Insuring a project and workers can be a costly affair. Owners, general contractors, and even workers need to shield themselves from the possible liability that comes with doing business in the built world.
Fortunately, the industry is capitalizing on the emergence of innovative, IoT technologies to assess, quantify and combat these risks. One of the most promising risk-reducing solutions is wearable technology. Worn by workers – whether on the belt or elsewhere – these devices collect and provide information about workers as they move about the jobsite, helping to improve identification and response to incidents and mitigate overall exposure.
In late October, Travelers, Gilbane Building Company, and Triax announced a partnership to explore the potential of wearable devices and real-time data to elevate worker and overall site safety, quantify and mitigate risks, and potentially reduce overall losses.

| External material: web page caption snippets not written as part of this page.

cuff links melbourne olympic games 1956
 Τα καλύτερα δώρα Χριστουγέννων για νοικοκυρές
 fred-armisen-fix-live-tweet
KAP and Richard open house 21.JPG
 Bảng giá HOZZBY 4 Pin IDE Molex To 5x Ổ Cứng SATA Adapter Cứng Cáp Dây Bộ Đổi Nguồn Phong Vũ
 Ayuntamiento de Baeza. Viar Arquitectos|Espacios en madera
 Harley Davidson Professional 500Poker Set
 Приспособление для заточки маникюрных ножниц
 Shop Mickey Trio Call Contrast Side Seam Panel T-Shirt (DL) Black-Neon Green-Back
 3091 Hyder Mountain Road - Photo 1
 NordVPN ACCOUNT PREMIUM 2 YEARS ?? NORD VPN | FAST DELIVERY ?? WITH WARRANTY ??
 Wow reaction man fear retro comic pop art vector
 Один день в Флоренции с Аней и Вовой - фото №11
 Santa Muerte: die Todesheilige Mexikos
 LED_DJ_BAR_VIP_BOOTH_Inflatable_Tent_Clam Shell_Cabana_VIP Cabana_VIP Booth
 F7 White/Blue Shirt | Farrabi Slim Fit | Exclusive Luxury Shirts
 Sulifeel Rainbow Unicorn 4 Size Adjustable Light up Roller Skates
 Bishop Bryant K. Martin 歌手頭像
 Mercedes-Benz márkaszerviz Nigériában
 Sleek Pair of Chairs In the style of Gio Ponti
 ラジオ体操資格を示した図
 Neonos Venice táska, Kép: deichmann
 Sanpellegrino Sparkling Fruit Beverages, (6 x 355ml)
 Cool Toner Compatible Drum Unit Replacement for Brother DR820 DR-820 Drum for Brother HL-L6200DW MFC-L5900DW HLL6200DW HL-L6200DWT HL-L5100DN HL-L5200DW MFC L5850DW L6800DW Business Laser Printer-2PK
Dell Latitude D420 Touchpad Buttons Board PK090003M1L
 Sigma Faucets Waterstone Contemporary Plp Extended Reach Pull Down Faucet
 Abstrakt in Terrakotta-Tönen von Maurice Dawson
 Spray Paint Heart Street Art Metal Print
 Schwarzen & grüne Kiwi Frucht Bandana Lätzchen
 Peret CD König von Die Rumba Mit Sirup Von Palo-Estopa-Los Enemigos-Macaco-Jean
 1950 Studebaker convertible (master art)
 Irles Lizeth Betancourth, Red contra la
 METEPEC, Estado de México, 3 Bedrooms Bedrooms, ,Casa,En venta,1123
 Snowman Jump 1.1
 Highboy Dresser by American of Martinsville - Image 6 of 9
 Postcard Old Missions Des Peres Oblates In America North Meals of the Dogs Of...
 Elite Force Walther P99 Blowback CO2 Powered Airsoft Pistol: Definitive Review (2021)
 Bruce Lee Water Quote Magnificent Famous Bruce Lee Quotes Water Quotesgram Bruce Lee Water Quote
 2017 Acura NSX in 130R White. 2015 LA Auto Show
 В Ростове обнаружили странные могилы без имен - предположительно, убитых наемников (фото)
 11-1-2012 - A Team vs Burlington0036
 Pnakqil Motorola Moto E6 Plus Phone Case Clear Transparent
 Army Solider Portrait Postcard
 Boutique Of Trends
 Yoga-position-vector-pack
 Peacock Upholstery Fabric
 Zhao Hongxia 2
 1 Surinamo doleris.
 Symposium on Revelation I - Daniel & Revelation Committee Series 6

“What’s really great about this partnership is that there is a lot of talk in both the construction and insurance worlds about the adoption of IoT (internet of things) and wearables,” said Pete Schermerhorn, President and CEO of Triax Technologies. “It’s really great to see three companies putting something concrete in play. That’s the only way that increased adoption and utilization of these technologies, and then lower risk environments, will be achieved.”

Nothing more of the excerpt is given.